Inklusion

Inklusion

Wie werden die Klassen des Gemeinsamen Lernens gebildet?

Schulen haben künftig größere Freiheit bei der Ausgestaltung ihres Konzepts des Gemeinsamen Lernens. So muss eine Schule künftig die Schülerinnen und Schüler mit Bedarf an sonderpädagogischer Unterstützung nicht mehr bündeln, was insbesondere bei Schülerinnen und Schüler mit dem Förderschwerpunkt Emotionale und soziale Entwicklung von Vorteil sein kann. Sie kann „Inklusion“ aber so gestalten, dass der Gemeinsame Unterricht von Anfang an zur Aufgabe aller Lehrkräfte der allgemeinen Schule wird, wobei die Lehrkräfte dann schulintern durch die Zusammenarbeit mit den Lehrkräften für sonderpädagogische Förderung unterstützt werden. Wenn die Schule eine Bündelung aber sinnvoll findet, um möglichst viel Doppelbesetzung zu erreichen, dann kann sie das auch weiterhin tun.

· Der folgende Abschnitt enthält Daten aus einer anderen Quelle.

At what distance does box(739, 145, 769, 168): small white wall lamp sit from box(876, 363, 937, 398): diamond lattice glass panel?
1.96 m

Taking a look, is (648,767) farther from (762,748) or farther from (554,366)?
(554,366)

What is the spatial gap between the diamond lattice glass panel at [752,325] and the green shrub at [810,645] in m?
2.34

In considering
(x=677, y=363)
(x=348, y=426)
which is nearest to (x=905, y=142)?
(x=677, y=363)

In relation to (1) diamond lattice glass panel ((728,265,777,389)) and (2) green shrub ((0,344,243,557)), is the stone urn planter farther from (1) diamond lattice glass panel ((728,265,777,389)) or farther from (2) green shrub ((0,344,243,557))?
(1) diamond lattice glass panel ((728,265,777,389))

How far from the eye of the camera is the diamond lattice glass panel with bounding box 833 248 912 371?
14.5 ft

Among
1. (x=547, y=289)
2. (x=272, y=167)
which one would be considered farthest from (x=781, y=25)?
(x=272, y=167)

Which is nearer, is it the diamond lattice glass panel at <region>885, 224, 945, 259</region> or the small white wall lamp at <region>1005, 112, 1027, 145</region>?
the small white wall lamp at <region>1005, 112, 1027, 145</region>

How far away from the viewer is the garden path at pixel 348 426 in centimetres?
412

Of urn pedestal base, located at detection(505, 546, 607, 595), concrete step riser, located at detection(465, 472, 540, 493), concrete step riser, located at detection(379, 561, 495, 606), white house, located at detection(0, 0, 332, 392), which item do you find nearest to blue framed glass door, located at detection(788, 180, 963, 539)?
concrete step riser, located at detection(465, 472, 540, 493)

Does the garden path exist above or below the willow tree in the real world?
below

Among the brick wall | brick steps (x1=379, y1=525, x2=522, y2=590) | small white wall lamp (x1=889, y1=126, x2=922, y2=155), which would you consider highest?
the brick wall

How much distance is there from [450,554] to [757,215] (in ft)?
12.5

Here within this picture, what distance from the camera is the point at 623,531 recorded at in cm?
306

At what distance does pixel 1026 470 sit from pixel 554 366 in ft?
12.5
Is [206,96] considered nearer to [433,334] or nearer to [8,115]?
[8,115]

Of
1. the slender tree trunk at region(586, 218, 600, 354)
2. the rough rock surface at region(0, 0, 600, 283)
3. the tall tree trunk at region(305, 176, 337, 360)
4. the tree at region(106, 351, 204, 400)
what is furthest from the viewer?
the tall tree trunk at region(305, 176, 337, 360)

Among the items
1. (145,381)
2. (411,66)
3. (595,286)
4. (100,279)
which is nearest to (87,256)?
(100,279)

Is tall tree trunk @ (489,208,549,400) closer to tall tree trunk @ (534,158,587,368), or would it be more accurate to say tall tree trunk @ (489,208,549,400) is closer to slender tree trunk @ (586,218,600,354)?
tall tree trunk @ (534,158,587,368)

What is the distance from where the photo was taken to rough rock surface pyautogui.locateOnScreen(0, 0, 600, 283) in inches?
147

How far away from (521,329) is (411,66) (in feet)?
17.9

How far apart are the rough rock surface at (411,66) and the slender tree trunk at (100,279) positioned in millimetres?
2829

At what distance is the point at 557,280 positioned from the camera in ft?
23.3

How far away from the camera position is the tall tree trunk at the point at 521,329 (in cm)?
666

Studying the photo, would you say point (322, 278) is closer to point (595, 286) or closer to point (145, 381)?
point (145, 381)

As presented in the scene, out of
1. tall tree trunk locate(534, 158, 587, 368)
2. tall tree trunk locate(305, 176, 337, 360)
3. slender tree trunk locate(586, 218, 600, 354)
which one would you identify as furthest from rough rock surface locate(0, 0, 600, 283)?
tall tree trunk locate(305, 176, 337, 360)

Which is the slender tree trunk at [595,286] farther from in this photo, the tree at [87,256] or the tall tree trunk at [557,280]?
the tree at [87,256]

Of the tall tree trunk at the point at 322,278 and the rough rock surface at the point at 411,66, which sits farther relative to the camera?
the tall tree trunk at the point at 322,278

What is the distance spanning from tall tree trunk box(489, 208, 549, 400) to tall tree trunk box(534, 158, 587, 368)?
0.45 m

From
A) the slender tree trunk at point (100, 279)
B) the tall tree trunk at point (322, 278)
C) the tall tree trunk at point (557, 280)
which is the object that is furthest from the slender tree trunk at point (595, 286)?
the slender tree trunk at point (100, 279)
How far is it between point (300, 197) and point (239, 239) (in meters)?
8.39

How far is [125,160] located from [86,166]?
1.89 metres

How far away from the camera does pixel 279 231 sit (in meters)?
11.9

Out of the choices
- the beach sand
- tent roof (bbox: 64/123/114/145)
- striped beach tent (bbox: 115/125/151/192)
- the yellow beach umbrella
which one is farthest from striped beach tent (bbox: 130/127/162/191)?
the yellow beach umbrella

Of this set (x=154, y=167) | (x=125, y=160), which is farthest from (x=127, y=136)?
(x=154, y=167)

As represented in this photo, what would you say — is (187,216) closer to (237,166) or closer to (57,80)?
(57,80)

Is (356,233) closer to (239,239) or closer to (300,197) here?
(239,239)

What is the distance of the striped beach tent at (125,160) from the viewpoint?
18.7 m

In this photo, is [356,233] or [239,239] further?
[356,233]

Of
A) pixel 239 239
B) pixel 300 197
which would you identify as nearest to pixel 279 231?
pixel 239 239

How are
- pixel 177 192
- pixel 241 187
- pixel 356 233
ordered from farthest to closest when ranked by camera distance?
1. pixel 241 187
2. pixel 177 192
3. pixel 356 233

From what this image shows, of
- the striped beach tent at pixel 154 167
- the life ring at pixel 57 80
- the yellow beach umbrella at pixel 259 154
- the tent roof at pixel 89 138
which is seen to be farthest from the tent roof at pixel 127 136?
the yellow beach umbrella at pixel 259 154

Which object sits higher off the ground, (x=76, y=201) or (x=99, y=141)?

Geplant ist zudem die schrittweise Absenkung des Klassenfrequenzrichtwerts in Gesamtschulen, Realschulen sowie in der Sekundarstufe I des Gymnasiums von 28 auf 26. Der Landeshaushalt senkt für das Schuljahr 2014/2015 bereits den Klassenfrequenzrichtwert auf 27 für 5. Klassen in diesen Schulformen.